Abate asserts that the case presents "one of the most important Open Records issues ever to arise under the Act," and one that, if not decided in favor of the Coalition and the public, "will gut the Open Records Law."
The parties have filed cross-motions for summary judgment. Judge Thomas Wingate heard oral arguments in the case on December 6, and the parties await an opinion.
10. Kentucky Attorney General finds new and creative ways to undermine the public's right to know
In September, Courier Journal reporter Andy Wolfson explored "How Attorney General Daniel Cameron has eroded Kentuckians' access to public records." Wolfson concluded, "The fact is, Cameron and the lawyers under him have done more in his first two years in office to dramatically curtail the public's right to know than any attorney general in recent memory."
Wolfson analyzed the numbers, determining that "Cameron's staff affirmed government agencies rulings in full 54% of the time compared with 44% under Beshear." Cameron's office, Wolfson found, "tended to give the benefit of the doubt to law enforcement and government officials with rulings in several areas, expanding their ability to keep information secret." Kentucky Open Government Coalition director Amye Bensenhaver stated it more succinctly, asserting that Cameron regularly "rubber stamped" agency denials. Kentucky's most widely recognized champion of open government, attorney Jon Fleischacker, declared that Cameron "misstated the law" to give public agencies "a free pass."
That "free pass" has manifested itself in other ways.
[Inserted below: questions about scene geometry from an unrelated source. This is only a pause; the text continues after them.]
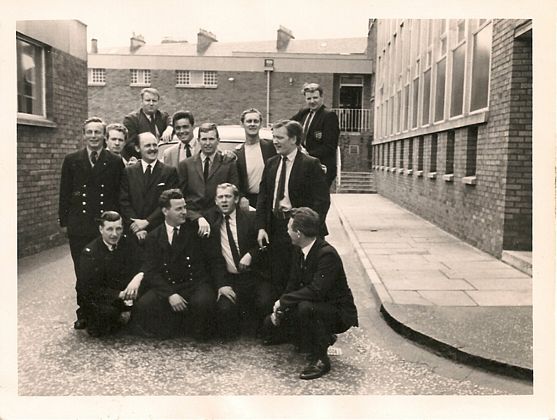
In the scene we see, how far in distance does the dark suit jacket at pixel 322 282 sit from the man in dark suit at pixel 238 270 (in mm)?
469

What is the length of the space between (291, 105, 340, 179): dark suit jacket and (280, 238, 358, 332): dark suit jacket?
117 centimetres

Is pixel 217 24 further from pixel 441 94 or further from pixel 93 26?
pixel 441 94

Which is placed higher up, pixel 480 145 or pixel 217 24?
pixel 217 24

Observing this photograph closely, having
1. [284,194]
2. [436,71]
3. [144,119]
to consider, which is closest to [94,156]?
[144,119]

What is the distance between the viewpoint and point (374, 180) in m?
17.7

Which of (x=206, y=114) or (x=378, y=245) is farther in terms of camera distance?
(x=206, y=114)

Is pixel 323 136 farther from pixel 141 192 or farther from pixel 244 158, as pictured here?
pixel 141 192

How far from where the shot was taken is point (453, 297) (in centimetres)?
457

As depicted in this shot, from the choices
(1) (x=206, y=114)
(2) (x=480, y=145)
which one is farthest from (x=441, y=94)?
(1) (x=206, y=114)

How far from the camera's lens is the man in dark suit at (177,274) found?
376 cm

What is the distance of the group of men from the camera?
3.77 metres

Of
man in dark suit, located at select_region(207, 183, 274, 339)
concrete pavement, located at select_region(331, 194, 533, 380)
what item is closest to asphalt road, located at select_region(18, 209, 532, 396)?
concrete pavement, located at select_region(331, 194, 533, 380)

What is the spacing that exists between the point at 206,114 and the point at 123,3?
17.4m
Cameron has sparingly utilized his statutory authority to review disputed records to independently confirm or refute an agency's reliance on an exception to the law. He has rarely employed the same statute to solicit additional documentation from the agency to expand his understanding of the legal issue before him. This is consistent with Cameron's 2020 request to the Warren Circuit Court that the court dismiss former Attorney General Beshear's intervening complaint -- in WKU's lawsuit against the Heights Herald -- to clarify the scope of that statutory authority to review disputed records or solicit additional documentation.
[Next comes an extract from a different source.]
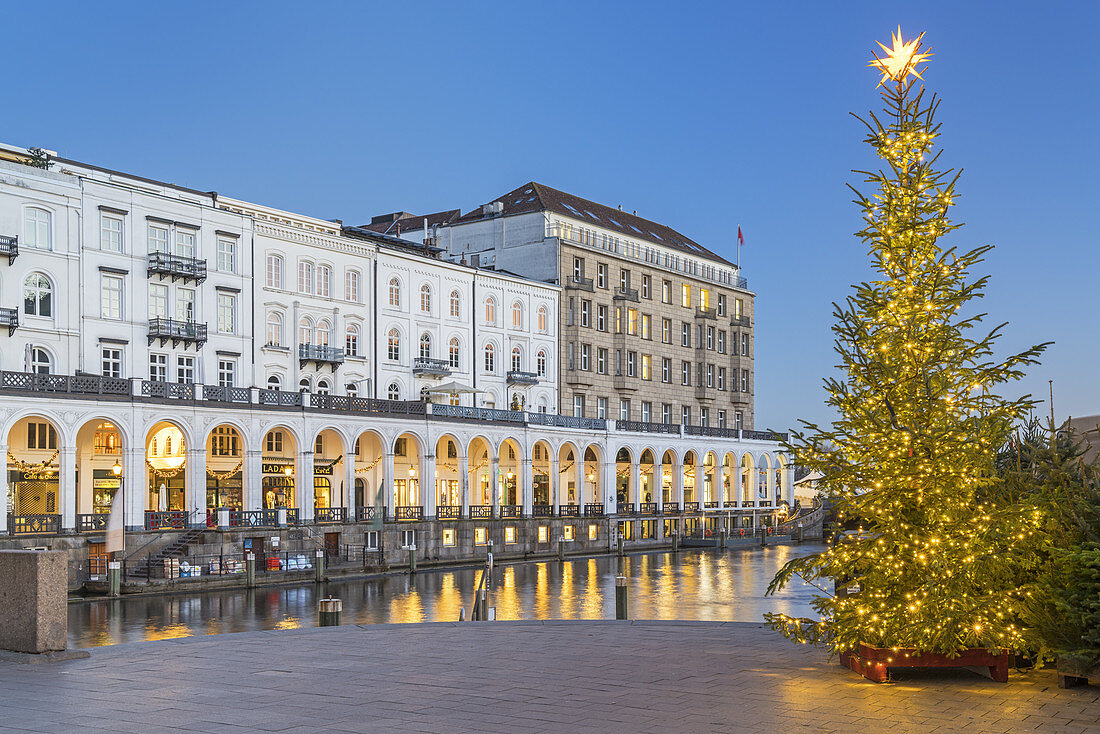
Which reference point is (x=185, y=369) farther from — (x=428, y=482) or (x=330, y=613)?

In a more subtle move, Cameron "demoted" "Government Transparency" from an agency "Priority" -- with a direct link on the homepage of his website -- to a "Resource," requiring the user to dig deeper into the website for information about open records and meetings.
Finally, Cameron made abundantly clear that he does not believe he is constrained by the body of internal agency authority issued by past attorneys general in resolving open records and open meetings appeals. He has, as Wolfson notes, deviated from past decisions without legal justification (such as a change in the law or an appellate opinion repudiating past attorneys general decisions). He has demonstrated an obsession with brevity in those decisions that frequently does violence to their value to the public.
Facts and arguments, it appears, are cherry picked to advance a predetermined agenda driven outcome.
Cameron's office declares that its open records and open meetings decisions are guided by "the rule of law." The "rule of law" in Cameron's case is the office playbook for eliminating those pesky decisions issued by his predecessors that have "caused inconvenience or embarrassment to public officials or others."
So there you have it. Let's hope 2022 is less unkind to the public's right to know.